> Work instructions:
A. From the piece on loneliness, copy the stretch from "I READ with" through "was quite different." word for word.
B. In the piece on loneliness, who was appointed the UK Government's first Minister for Loneliness?
C. Decide whether each statement agrees with the piece on loneliness. Answer yes or no, and quote the words that settle it.
(i) The care group has trialed virtual reality headsets for its residents.
(ii) According to the Action for Children survey, more than half of young people suffer from loneliness.
(iii) After surgery, the writer told hospital staff the truth about having no one to help at home.

> Selected extract:
*** Begin section ***

BY Steve White, CEO, Balhousie Care Group

I READ with interest – both a professional and personal interest – of the Scottish Government’s recent document on reducing loneliness, and the UK Government’s appointment of the first Minister for Loneliness, Tracey Crouch.

Working as I do in the care home sector, loneliness is one of the issues we and our care workers address every day. Being apart from family – permanently – and having to make new friends is an isolation that is hard to fathom.

I’m personally connected to this issue too. After major surgery, I found myself lying to hospital staff that I had people to rally round and help me at home. This was a condition of my release.

The reality was quite different.

I found myself in a largely fixed position at home. Too embarrassed to call for help and unable to perform the most rudimentary of tasks, my world became four walls and a television screen.

It was a sobering, humbling experience and one I wouldn’t ever wish to repeat. I admit to feeling hopeless and helpless. But it also gave me a window into the confined worlds that millions of us face every day – people who have lost all work connections and have no visiting family or friends.

One comment I hear is that loneliness is a fact of life, something we have to expect in this Digital Age. It’s a phrase I’ve learned to loathe. Changing mindsets – because I believe that is what needs to happen – can be subtle but very effective. It can be encouraging intergenerational activity between kids and the elderly, thus showing both age groups that connectivity matters. It can be designing a lounge with seating that encourages conversation, rather than assembling furniture around a television.

Other actions we take to encourage sociability and counteract isolation are more obvious.

It’s opening up our care homes to the local community or even – as we did recently – inviting others in to share Christmas dinner.

It’s using technology to residents’ advantage, such as our trial of virtual reality headsets, which allows them to be transported into another country, to deep below the sea, or simply to take a trip to their childhood home via Google Earth. Our residents may not always be able to physically “get out the house”, but there’s no reason why they can’t do it virtually.

Which brings me to an important point. Media coverage of Tracey Crouch’s appointment implies that loneliness is an epidemic among the elderly. Yes, there are 1.2 million chronically lonely older people in the UK, and half a million older people who go at least five or six days a week without seeing or speaking to anyone (Sources: Age UK 2016). But a survey recently released by Action for Children found this is an issue for younger generations too, with more than one in three young people suffering from loneliness.

It really is time to act, and act imaginatively. And why not let the care home sector take the lead?

At Balhousie Care Group alone, we have 25 care home across the north-east of Scotland. We have what can become community hubs where people from localities can gather to form friendships with each other and with our residents. We have gardens, concert space – the capacity for all of us, whatever age, to do what we were born to do: be social creatures.

I keep hearing of big, bold initiatives from countries like Holland and Finland to take on and tackle the issue of loneliness. Let’s make Scotland the country that stood up, said enough is enough and found ways to transform the lives of people – of all ages – living in isolation.

*** End section ***

> Data shown:
*** Begin section ***

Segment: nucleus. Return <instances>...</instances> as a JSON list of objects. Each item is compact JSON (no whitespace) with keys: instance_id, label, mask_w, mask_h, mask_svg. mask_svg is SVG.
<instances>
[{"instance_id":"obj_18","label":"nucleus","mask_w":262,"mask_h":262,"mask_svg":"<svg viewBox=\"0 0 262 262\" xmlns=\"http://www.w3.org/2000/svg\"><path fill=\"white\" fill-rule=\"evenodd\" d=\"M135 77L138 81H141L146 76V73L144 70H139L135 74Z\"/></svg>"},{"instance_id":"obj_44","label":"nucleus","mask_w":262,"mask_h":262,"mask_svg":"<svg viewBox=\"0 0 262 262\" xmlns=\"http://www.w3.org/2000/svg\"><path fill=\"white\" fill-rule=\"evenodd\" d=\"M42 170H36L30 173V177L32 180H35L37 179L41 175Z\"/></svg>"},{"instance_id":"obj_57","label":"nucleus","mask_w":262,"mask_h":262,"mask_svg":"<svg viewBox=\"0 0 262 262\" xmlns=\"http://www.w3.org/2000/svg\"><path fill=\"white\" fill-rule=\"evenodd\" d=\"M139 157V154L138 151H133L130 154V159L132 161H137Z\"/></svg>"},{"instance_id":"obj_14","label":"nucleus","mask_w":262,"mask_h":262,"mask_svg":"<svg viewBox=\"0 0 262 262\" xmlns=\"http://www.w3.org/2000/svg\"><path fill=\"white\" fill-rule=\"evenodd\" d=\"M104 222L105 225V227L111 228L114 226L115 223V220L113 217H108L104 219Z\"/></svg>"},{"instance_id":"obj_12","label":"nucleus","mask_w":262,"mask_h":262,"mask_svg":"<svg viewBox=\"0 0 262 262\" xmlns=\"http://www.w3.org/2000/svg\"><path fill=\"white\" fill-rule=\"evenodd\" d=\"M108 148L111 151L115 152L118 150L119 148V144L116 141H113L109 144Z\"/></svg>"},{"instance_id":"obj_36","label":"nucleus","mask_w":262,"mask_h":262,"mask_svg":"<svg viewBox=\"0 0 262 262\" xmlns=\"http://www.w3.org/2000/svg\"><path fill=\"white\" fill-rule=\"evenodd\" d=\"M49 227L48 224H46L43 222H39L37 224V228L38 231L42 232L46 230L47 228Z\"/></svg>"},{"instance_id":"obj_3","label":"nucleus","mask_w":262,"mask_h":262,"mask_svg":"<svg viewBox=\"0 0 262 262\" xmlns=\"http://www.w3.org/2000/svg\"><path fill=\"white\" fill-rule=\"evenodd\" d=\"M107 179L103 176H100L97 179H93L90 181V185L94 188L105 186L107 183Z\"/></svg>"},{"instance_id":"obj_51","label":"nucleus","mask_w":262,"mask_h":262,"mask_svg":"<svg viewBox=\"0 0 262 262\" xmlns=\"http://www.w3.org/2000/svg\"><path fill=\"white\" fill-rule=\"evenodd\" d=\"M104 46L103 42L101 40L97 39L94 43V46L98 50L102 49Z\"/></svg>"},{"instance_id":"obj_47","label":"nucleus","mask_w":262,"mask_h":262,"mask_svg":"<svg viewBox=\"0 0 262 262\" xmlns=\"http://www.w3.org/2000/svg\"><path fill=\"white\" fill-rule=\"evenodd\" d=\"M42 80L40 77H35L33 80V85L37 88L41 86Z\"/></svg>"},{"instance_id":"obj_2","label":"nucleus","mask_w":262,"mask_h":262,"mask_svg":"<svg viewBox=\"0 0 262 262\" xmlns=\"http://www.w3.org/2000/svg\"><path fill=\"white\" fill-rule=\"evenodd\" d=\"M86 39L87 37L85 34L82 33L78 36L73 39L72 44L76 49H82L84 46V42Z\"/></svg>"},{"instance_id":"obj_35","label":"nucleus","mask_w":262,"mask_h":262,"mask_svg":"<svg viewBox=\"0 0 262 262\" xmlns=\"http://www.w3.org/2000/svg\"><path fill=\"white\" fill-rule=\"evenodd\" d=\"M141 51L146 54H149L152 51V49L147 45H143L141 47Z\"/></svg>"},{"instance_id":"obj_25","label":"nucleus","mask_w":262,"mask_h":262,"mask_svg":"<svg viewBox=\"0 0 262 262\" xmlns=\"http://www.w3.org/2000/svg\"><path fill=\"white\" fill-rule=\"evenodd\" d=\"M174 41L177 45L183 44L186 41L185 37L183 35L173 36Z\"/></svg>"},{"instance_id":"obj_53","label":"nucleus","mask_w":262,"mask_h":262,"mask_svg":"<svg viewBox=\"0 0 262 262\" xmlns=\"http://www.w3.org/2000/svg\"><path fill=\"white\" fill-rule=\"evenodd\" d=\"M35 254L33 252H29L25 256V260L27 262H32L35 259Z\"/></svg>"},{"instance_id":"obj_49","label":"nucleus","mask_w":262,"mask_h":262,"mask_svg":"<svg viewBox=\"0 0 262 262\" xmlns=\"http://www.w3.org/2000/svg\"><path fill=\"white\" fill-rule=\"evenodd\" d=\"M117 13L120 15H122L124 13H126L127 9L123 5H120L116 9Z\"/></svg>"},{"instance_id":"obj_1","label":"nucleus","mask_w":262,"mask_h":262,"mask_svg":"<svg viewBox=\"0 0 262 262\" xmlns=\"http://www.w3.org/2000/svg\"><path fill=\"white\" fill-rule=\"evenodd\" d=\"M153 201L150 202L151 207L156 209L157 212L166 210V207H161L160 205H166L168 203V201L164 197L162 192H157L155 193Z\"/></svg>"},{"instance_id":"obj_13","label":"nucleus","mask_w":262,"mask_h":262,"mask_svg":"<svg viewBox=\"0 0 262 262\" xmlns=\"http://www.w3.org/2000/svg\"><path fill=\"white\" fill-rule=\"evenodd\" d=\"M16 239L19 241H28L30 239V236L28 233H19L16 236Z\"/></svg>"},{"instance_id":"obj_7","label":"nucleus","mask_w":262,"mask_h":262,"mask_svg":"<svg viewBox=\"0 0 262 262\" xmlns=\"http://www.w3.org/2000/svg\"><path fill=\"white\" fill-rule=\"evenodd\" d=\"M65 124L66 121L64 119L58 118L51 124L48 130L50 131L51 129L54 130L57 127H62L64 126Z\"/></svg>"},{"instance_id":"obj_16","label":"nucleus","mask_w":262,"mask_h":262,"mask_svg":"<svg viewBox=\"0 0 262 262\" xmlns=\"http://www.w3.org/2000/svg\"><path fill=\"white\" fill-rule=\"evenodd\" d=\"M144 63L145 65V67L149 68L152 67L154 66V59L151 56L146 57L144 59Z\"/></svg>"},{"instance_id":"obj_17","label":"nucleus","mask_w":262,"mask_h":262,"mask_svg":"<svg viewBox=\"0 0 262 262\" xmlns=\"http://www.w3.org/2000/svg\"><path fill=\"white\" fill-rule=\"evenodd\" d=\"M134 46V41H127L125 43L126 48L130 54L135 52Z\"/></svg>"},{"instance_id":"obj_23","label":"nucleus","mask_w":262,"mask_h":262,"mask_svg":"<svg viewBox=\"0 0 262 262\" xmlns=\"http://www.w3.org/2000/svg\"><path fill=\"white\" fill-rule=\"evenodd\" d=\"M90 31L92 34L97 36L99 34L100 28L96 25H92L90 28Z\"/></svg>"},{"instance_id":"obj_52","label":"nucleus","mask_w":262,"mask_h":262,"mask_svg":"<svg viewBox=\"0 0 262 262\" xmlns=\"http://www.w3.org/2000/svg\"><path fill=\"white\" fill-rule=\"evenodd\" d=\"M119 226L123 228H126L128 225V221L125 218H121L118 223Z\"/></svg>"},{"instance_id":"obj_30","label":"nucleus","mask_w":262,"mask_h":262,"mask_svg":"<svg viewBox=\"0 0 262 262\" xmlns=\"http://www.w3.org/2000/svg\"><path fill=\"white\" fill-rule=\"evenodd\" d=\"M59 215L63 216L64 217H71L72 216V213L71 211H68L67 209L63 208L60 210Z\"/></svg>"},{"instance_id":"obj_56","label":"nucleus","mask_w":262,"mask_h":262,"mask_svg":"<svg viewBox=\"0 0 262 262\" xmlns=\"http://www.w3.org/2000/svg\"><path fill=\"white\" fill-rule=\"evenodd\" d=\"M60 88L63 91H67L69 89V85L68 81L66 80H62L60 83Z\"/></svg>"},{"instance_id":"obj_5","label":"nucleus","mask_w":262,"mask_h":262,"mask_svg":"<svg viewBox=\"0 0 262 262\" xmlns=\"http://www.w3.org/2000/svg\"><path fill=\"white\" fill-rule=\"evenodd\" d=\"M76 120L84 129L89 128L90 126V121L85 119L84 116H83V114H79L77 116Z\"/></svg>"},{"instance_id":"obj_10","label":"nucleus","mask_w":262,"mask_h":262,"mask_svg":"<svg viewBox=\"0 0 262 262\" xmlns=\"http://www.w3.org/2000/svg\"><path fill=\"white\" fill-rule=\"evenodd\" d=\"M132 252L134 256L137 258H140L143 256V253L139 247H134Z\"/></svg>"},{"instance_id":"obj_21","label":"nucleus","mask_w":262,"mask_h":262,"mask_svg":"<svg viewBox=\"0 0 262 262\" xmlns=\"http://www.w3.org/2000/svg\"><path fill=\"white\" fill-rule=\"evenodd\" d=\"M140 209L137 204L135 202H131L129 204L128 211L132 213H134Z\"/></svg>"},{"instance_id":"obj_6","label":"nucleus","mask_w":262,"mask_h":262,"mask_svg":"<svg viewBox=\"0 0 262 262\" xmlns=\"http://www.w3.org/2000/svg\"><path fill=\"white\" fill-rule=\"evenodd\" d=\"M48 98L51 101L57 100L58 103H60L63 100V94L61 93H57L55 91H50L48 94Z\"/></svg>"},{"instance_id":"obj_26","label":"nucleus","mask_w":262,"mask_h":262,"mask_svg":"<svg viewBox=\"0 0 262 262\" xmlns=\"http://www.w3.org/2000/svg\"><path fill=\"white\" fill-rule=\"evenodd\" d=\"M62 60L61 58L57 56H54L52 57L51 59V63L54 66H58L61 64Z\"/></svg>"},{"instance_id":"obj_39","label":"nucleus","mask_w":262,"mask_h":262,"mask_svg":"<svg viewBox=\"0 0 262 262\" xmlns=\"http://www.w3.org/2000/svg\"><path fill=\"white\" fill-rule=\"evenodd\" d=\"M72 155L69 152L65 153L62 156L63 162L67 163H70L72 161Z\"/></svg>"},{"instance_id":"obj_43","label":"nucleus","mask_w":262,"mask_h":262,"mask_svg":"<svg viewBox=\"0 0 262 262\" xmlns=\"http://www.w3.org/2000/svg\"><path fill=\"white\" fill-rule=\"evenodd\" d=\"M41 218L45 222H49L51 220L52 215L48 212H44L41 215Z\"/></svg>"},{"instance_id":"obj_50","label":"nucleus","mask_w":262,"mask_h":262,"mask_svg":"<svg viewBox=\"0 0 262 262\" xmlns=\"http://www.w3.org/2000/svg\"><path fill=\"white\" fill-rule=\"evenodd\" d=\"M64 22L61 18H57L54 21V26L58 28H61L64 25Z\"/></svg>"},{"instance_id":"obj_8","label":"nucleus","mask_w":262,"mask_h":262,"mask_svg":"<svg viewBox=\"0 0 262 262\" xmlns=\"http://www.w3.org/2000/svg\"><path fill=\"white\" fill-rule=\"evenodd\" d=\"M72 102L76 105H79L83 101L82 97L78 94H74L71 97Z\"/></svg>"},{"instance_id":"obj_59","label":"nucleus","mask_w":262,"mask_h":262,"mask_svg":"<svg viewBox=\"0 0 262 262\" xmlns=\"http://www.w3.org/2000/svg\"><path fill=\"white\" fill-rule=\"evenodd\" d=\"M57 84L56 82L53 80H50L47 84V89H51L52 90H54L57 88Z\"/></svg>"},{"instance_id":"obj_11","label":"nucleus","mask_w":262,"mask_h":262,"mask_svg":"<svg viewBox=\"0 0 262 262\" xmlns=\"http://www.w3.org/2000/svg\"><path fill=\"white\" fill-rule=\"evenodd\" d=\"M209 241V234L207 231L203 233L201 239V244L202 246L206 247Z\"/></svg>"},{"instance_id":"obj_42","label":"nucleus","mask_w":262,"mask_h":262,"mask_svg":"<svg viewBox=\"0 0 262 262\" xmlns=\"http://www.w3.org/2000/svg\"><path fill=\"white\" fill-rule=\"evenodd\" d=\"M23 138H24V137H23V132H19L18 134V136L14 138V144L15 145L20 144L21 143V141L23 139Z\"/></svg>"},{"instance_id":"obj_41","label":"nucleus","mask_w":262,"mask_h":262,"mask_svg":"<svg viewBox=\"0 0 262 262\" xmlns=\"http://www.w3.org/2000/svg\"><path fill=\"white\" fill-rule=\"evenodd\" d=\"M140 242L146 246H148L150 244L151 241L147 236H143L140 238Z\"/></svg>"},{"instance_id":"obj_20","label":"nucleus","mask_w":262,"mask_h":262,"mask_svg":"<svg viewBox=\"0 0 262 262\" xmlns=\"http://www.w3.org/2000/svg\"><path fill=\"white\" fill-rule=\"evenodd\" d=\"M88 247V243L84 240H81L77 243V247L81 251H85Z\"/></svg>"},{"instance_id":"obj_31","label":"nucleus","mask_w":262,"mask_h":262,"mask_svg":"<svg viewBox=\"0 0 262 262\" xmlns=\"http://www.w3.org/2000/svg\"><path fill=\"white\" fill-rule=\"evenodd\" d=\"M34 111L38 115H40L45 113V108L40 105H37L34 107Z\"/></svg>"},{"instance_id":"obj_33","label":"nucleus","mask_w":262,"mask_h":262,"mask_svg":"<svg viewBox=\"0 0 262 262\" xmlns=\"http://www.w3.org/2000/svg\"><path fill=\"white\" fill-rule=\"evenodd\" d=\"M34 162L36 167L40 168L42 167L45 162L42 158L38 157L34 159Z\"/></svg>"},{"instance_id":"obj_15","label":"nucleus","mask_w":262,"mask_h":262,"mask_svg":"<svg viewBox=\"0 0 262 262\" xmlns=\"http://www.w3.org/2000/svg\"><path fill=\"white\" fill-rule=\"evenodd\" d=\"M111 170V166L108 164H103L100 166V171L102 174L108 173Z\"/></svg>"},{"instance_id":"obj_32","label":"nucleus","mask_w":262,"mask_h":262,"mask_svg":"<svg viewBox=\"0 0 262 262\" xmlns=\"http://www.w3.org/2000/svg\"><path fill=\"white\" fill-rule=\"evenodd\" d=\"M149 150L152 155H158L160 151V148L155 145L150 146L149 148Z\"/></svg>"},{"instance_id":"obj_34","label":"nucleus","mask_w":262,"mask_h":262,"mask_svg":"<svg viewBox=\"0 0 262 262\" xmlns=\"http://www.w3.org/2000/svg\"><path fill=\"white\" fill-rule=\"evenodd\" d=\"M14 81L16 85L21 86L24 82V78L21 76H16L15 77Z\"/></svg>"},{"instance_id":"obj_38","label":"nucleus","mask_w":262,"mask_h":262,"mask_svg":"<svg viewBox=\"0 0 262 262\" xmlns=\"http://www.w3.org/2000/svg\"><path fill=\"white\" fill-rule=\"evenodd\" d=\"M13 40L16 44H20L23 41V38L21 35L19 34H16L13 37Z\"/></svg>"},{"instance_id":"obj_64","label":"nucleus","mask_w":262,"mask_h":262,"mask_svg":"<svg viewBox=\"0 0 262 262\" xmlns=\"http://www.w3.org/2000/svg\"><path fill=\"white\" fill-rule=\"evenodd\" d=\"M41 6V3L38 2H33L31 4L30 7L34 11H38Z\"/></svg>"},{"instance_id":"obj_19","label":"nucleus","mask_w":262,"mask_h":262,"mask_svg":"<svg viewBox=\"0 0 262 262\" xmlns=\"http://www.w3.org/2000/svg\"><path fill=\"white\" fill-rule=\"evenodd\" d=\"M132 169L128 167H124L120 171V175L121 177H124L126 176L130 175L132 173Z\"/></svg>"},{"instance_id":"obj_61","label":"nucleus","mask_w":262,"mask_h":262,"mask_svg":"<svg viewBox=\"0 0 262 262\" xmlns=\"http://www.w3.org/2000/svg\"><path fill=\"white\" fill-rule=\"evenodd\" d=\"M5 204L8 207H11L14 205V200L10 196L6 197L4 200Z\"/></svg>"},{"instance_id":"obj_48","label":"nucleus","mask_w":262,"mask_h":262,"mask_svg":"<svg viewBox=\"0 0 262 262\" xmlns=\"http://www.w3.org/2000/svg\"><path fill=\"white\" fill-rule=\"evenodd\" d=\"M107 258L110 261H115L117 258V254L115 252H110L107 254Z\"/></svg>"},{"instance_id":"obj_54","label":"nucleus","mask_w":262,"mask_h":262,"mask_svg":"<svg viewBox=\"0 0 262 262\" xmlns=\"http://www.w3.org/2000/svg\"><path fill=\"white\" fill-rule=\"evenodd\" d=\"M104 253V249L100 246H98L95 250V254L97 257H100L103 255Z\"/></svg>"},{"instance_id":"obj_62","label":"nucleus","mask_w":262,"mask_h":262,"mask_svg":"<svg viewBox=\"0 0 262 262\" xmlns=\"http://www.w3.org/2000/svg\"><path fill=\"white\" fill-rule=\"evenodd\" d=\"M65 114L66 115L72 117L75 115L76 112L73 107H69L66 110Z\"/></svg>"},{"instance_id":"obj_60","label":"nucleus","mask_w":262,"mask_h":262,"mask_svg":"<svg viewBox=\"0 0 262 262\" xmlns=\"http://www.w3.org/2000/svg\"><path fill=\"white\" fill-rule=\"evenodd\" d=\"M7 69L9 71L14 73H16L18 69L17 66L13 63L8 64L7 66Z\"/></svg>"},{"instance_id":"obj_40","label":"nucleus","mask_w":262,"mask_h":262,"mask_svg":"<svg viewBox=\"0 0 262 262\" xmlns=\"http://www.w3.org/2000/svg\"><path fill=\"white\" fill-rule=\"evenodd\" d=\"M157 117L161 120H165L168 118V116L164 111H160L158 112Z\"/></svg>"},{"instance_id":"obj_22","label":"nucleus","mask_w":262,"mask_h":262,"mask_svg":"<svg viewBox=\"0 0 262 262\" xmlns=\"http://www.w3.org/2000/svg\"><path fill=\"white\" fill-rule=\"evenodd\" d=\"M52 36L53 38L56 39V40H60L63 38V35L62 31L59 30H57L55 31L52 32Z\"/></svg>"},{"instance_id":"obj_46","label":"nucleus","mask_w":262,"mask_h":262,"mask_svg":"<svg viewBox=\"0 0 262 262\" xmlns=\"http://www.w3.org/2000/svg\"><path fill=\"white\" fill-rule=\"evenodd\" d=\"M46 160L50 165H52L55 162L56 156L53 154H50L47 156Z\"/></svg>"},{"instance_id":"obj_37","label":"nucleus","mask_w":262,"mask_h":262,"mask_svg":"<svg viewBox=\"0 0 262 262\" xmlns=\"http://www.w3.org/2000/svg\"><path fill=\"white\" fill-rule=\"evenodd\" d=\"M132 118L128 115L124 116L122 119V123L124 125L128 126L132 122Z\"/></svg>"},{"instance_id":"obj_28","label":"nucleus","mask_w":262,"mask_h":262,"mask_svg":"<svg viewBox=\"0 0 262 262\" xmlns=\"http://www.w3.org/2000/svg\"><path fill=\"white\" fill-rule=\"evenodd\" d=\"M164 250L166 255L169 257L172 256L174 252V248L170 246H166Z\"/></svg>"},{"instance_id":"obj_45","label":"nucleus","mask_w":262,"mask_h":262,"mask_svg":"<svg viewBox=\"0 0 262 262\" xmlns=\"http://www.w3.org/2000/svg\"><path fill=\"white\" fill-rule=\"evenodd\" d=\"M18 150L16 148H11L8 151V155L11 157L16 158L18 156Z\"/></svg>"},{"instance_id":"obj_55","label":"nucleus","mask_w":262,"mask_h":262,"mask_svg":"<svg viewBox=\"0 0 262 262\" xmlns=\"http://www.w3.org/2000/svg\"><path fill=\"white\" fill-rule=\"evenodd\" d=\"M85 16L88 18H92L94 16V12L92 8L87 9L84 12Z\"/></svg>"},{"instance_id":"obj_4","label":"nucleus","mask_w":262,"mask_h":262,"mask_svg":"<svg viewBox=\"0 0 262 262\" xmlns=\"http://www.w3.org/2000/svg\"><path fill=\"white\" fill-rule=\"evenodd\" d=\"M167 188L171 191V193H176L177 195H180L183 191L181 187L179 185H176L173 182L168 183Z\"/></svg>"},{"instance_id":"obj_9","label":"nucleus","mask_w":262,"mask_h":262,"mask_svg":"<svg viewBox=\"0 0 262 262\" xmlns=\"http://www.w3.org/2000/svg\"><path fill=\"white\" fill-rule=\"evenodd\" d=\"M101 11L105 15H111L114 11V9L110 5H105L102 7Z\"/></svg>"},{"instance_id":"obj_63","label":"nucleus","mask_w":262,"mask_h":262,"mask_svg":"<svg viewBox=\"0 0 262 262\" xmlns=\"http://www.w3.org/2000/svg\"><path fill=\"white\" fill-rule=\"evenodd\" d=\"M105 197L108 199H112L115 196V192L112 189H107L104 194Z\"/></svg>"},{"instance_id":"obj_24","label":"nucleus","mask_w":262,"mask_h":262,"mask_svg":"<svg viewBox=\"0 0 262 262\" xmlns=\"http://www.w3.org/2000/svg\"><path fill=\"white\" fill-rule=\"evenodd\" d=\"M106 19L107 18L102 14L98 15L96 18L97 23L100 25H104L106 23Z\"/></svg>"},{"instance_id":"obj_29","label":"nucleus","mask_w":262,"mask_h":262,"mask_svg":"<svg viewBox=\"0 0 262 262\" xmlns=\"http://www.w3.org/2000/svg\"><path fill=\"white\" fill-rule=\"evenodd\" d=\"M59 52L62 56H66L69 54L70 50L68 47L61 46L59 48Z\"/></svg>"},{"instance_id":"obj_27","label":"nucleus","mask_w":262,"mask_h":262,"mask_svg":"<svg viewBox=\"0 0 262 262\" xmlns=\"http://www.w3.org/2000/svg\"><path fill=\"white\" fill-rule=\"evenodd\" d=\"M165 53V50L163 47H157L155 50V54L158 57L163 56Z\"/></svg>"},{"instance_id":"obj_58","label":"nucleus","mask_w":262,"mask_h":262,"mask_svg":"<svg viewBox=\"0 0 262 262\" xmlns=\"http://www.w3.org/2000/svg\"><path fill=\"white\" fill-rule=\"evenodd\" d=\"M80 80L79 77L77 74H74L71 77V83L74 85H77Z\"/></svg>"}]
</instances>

*** End section ***

> Per-task answers:
A.
I READ with interest – both a professional and personal interest – of the Scottish Government’s recent document on reducing loneliness, and the UK Government’s appointment of the first Minister for Loneliness, Tracey Crouch.

Working as I do in the care home sector, loneliness is one of the issues we and our care workers address every day. Being apart from family – permanently – and having to make new friends is an isolation that is hard to fathom.

I’m personally connected to this issue too. After major surgery, I found myself lying to hospital staff that I had people to rally round and help me at home. This was a condition of my release.

The reality was quite different.

B. Tracey Crouch.

C.
(i) Yes: "our trial of virtual reality headsets"
(ii) No: "more than one in three young people suffering from loneliness"
(iii) No: "I found myself lying to hospital staff that I had people to rally round and help me at home"